Daly is a Swiss Army knife

The nagging worry for versatile players is that they become victims of their own adaptability and either find themselves shifted around teams or excluded altogether in favour of peers regarded as specialists. Daly had a taste of this in the 2022 Six Nations, when he was shoehorned into a centre partnership with Henry Slade that never looked balanced or sufficiently flinty to command the gain-line.

In the right match-day squad, though, Daly provides high quality cover in three positions – outside centre, left wing and full-back. Jones has indicated that Jack Nowell and Tommy Freeman could be as flexible, but only hypothetically. Nowell’s start at outside centre against Japan in 2018 was unsuccessful and Freeman has never started there for Northampton Saints in either the Premiership or Europe.

Elliot Daly takes part in an England Rugby training session - The RFU Collection
Elliot Daly takes part in an England Rugby training session - The RFU Collection

With Daly, there is concrete evidence of effectiveness in various roles and, as McCall said, this “probably gives him a very good chance of going” to the World Cup – not least because he is an ideal man to wear 23 and facilitate a heavy-duty six-two split of forwards on the bench.

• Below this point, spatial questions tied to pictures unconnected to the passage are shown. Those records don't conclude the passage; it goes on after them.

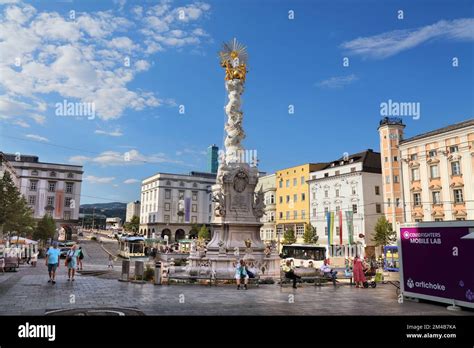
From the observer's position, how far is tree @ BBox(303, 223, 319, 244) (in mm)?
63875

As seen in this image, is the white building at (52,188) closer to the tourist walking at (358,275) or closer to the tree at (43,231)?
the tree at (43,231)

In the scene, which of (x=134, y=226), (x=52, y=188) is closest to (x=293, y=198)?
(x=52, y=188)

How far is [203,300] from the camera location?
14.5m

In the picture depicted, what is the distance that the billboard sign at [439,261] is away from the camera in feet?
43.6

Familiarity with Owen Farrell

According to Daly, one of its chief conductors, Saracens’ attack is not too different to last season. The difference is conviction. “When the opportunity is on, we take it and trust each other,” Daly explained on Saturday. “We are just so decisive on the ball at the moment, which is one key thing to our attack.”

The cohesion is palpable, particularly between Owen Farrell and Daly. Ben Earl’s try, the second of seven that Saracens ran past Leicester, was typical of how Farrell and Daly have come to interact as a playmaking axis. The former took a bobbling ball at first-receiver and waited for the latter to circle around him before playing a flat pass that sent Daly between Phil Cokanasiga and Kini Murmurivalu. A week previously, Earl had been in support to cap some similar interplay.

Farrell and Daly were teammates in the England Under-20 side that made the Junior World Championship final and share an innate understanding. Daly offers many tangible attributes – speed, balance, distribution, a booming left boot. The existing chemistry between Farrell and Daly is an intangible aspect that would surely enhance England’s attack, especially if Farrell is used as a fly-half rather than an inside centre alongside Smith or Ford.

“Me and Faz have always had something,” Daly said. “That was half the reason I came to this club to be honest. We have something together where if I ask for the ball he just gives it to me and vice versa. I think we see the game quite similarly which is quite good in terms of pushing our attack forward, to have a lot of people on the same page.

“If you have got people on different pages, it is very hard for the attack to be fluid and for everyone to run onto the ball at the right time, or you are anticipating their decisions, whereas it is kind of just a look between me and Faz, we understand what is going on.”

For the final 12 minutes or so on Saturday, Farrell went off and we saw a glimpse of the backline that Saracens could field during international windows. It still contained Alex Goode, Max Malins, Alex Lozowski, Sean Maitland, Alex Lewington and Daly. There will be little let up.